MacFadden v. United States
Headline: Court denies Supreme Court review of a mailing-obscenity conviction and holds Circuit Courts of Appeals’ criminal judgments final, limiting when defendants can seek further review here.
Holding:
- Prevents Supreme Court review of criminal appeals decided by Circuit Courts of Appeals.
- Requires defendants to seek direct Supreme Court review when the law allows it.

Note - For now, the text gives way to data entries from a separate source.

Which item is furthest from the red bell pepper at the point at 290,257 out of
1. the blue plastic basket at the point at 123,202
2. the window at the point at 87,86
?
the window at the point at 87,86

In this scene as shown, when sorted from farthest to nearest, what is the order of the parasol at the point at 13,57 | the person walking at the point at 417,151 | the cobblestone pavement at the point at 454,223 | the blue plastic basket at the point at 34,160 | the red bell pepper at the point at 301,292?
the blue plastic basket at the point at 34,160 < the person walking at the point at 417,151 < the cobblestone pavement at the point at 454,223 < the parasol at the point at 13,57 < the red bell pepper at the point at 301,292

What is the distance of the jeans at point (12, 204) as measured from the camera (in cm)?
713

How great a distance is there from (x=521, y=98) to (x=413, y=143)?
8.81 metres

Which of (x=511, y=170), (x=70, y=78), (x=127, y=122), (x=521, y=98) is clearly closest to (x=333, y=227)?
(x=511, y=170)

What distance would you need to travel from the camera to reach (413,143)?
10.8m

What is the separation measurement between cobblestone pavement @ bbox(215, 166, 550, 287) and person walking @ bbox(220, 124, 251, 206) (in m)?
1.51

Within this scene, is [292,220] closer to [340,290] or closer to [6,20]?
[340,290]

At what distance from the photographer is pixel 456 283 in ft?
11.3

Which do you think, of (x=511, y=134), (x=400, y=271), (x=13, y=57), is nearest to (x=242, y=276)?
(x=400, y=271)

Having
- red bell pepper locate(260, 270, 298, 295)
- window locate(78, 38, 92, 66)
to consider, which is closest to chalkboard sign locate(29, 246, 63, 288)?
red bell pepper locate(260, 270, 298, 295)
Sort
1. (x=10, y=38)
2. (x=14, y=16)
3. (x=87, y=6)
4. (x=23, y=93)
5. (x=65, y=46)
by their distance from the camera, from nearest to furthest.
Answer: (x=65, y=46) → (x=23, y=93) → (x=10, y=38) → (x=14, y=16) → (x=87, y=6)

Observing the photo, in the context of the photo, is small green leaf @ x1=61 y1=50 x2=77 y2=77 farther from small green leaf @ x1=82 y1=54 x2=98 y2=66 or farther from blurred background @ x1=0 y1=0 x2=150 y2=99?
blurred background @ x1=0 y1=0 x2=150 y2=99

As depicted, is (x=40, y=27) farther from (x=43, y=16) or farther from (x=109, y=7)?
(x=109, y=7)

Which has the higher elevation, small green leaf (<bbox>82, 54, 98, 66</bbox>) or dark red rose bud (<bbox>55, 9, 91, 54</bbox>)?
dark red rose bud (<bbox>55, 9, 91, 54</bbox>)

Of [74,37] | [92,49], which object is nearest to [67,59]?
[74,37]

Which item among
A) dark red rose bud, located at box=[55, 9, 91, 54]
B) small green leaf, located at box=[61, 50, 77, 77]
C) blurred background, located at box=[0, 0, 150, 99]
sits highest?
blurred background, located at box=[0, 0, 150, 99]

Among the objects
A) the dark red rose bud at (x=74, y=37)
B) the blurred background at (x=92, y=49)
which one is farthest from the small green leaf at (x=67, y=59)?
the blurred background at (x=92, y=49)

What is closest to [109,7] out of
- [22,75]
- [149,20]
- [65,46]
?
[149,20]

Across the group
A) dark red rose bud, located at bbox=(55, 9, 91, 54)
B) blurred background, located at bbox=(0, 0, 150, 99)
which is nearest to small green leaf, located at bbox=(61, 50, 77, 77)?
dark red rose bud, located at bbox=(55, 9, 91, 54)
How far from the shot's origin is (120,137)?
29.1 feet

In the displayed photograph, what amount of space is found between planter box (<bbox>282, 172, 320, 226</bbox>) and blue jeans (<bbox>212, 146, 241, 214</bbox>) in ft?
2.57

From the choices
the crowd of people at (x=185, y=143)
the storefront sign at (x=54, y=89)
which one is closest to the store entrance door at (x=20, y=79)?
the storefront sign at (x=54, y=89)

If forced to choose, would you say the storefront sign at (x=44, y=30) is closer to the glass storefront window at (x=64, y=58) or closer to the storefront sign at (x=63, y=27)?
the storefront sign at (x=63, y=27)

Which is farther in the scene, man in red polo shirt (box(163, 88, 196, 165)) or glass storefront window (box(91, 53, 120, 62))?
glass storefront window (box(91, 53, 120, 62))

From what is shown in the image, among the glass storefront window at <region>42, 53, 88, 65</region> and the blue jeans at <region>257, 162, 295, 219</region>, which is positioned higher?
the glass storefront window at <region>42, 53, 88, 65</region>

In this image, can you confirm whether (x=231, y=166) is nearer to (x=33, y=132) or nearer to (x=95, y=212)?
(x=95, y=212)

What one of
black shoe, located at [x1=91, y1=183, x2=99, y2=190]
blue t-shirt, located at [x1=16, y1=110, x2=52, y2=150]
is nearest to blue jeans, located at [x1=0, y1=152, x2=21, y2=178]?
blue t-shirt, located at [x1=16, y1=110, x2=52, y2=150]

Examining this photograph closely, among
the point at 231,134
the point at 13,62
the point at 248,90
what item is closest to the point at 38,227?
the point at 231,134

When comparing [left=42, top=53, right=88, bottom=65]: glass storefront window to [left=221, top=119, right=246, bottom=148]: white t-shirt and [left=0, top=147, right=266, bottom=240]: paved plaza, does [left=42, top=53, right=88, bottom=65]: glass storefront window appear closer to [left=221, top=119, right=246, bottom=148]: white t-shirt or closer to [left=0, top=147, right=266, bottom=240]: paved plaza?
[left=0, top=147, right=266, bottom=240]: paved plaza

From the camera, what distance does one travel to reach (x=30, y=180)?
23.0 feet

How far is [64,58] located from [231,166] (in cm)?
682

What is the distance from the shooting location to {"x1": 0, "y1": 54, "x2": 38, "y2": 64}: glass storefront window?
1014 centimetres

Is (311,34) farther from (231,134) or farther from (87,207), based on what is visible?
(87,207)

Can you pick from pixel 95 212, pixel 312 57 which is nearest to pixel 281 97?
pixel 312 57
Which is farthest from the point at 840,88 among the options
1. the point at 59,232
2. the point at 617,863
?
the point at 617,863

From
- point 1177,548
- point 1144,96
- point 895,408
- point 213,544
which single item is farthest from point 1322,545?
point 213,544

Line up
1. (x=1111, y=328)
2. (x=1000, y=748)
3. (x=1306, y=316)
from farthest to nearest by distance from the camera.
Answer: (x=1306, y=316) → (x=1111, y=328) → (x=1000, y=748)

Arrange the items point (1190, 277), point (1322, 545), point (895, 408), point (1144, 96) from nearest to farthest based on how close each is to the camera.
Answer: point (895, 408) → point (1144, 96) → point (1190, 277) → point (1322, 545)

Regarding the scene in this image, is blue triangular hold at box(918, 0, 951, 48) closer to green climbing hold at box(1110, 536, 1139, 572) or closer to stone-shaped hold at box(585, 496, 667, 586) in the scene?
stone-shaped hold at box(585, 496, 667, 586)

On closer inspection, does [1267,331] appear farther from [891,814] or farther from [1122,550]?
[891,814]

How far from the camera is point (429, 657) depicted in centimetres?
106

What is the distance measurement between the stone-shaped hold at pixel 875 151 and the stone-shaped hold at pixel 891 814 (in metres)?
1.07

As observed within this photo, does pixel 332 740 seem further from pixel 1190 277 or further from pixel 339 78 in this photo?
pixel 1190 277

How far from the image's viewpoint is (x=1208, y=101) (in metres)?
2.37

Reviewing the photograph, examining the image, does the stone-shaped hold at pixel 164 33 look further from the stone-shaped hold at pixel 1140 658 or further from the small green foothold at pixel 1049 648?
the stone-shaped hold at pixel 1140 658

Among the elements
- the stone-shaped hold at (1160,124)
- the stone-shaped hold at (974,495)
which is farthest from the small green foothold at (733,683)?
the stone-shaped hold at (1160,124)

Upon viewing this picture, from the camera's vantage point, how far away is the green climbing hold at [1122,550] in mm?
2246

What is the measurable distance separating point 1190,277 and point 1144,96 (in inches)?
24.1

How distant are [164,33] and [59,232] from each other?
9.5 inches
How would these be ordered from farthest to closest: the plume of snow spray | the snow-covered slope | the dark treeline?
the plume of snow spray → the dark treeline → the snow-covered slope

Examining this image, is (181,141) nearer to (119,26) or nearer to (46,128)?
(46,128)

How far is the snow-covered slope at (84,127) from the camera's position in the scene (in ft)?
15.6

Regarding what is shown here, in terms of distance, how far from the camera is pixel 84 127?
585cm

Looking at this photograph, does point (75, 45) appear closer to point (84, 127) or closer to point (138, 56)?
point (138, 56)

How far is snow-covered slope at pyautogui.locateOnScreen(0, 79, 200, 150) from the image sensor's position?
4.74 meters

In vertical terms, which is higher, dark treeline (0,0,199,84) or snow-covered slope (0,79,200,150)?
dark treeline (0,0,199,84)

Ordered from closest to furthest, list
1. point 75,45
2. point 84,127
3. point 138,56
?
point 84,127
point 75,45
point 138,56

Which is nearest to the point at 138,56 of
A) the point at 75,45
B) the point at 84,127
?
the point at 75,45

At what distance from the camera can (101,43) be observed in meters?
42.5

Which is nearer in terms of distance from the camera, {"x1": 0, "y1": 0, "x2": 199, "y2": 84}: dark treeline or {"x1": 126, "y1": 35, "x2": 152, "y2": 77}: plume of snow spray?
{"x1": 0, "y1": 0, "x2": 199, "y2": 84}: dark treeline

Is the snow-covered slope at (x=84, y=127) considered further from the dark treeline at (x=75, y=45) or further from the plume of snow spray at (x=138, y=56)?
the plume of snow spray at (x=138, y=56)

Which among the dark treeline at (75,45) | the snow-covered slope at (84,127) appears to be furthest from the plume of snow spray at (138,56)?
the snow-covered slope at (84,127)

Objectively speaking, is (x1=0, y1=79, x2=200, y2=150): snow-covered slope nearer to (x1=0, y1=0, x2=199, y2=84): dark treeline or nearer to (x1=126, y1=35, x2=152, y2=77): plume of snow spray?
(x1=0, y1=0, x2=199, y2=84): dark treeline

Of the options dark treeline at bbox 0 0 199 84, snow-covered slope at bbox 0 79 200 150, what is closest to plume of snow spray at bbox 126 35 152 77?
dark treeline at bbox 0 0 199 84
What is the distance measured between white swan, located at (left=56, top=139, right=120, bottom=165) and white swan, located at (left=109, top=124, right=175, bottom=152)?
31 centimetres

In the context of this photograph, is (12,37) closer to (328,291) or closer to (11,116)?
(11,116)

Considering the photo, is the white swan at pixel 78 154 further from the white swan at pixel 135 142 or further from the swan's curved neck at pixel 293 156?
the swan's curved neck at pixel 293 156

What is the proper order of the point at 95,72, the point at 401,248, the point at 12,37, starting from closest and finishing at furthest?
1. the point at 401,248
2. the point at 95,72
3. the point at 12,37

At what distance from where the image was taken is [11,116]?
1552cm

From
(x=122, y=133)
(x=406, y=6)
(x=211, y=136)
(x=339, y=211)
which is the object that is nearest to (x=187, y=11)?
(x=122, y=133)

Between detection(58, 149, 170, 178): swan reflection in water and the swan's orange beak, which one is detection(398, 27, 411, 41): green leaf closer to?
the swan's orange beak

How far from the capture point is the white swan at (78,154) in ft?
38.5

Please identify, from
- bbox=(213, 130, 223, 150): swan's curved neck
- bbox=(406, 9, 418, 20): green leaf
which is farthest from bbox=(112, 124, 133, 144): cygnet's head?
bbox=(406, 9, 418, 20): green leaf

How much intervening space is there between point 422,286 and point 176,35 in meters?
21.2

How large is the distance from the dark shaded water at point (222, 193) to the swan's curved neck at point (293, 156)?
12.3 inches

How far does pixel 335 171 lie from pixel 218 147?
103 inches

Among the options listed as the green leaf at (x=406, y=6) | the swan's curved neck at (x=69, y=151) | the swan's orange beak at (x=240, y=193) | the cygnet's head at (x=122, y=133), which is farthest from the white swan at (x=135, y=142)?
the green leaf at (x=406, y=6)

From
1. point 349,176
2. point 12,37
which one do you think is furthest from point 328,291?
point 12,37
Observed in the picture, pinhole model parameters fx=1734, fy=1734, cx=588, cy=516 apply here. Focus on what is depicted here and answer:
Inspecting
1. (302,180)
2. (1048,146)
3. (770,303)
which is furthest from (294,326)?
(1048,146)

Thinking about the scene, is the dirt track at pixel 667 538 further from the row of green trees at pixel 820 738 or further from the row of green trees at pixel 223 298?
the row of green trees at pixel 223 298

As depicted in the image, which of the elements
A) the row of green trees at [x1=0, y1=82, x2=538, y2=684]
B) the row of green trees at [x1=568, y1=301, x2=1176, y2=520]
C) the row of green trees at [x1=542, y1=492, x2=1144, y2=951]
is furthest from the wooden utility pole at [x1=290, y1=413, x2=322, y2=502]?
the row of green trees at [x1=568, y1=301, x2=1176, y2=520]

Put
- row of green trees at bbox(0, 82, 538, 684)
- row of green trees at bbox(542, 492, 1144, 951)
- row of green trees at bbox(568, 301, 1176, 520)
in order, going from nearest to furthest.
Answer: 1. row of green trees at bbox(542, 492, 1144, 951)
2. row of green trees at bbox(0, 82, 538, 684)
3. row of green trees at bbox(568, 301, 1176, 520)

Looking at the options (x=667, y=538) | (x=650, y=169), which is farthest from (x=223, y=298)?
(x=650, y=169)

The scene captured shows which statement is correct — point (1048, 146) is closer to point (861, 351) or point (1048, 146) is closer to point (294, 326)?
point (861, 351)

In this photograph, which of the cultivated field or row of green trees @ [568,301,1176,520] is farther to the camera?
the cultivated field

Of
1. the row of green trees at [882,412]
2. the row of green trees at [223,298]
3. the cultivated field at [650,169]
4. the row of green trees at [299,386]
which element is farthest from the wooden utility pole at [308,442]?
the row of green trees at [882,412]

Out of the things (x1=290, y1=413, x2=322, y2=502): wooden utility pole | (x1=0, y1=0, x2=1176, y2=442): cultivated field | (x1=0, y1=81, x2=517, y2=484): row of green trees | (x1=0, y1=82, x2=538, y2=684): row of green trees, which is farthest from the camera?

- Leaves the Circuit Court’s affirmed conviction in place without further Supreme Court review.
Summary
Background
Bemarr Macfaddén, charged in federal court in New Jersey for mailing obscene literature under a federal statute, was tried by a jury and found guilty. At trial he asked the judge to rule the statute unconstitutional for several reasons—free press, vagueness and due process, ex post facto, and improper delegation—but those requests were refused. He appealed to the Third Circuit, which affirmed his conviction, and then asked a Justice of this Court for permission to bring a writ of error directed to the Circuit Court of Appeals.
Reasoning
The Court considered whether it could review the Circuit Court of Appeals’ judgment. Under the 1891 law creating the Circuit Courts of Appeals, some cases may be taken directly to the Supreme Court, but other judgments—specifically those in criminal cases—are made final when decided by the Circuit Courts of Appeals. Because this case arose under the criminal laws, the Court concluded the Circuit Court of Appeals’ judgment was final under the statute. The opinion explained that a defendant who wanted direct Supreme Court review should have invoked that route initially; having gone to the Circuit Court of Appeals instead, he must accept its final judgment.
Real world impact
The decision refuses a path for further Supreme Court review of this criminal conviction and leaves the Circuit Court’s ruling in place. It does not decide whether the underlying obscenity statute is constitutional on the merits; it only enforces the statutory limits on when the Supreme Court will hear such criminal appeals.